Song by Gene Kelly with Ray Heindorf & His Orchestra

from the album Marjorie Morningstar soundtrack
- B-side: "Uncle Samson"
- Released: 1957
- Genre: popular
- Label: RCA
- Songwriters: Sammy Fain Paul Francis Webster

= A Very Precious Love =

"A Very Precious Love" is a popular song with music was written by Sammy Fain and lyrics by Paul Francis Webster. The song was published in 1957.

It was introduced in the movie Marjorie Morningstar when it was sung by Gene Kelly.

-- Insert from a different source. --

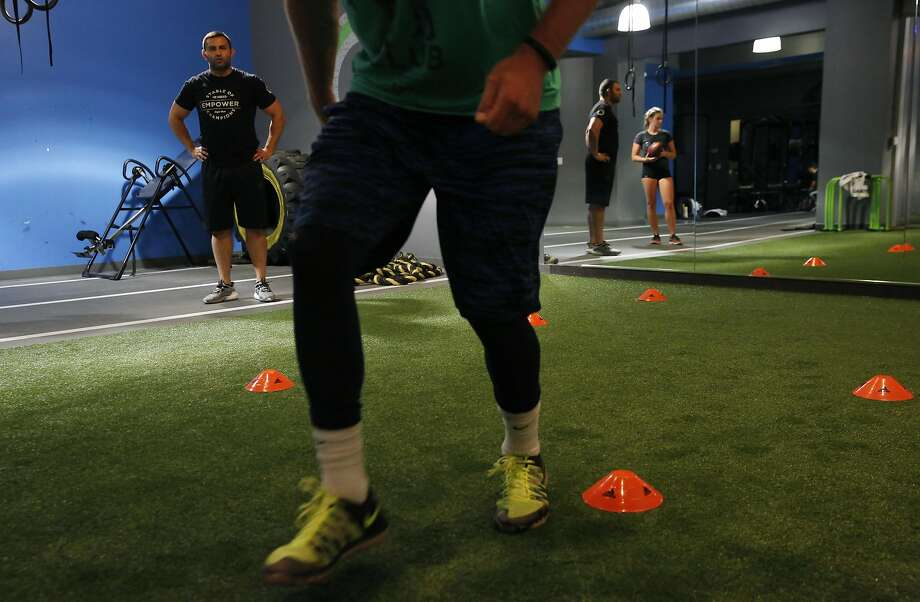 Trainer Tareq Azim (left) watches Cooper Helfet run through a drill during an exercise session at Azim's Empower gym in San Francisco. Photo: Leah Millis, The Chronicle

The song was nominated for the 1958 Academy Award for Best Song, but lost to "Gigi" from the film of the same name.

==Notable recordings==
- The Ames Brothers - this was released by RCA Victor Records as catalog number 47-7167. It first reached the Billboard magazine charts on March 31, 1958. On the Disk Jockey chart, it peaked at #23; on the composite chart of the top 100 songs, it reached #65.
- Bonnie Guitar - a single release in 1958
- Dick Haymes - included in the album Sings for Romance (1965)
- Doris Day - recorded November 19, 1957, with Frank De Vol's orchestra. Charted at #16 in U.K., 1958. (Doris Day discography)
- Gene Kelly - included in the soundtrack album Marjorie Morningstar (1958).
- Jack Jones - a single release in 1966.
- Mantovani - in the album Songs to Remember (1959).
- Slim Whitman - in his album Slim Whitman (1958).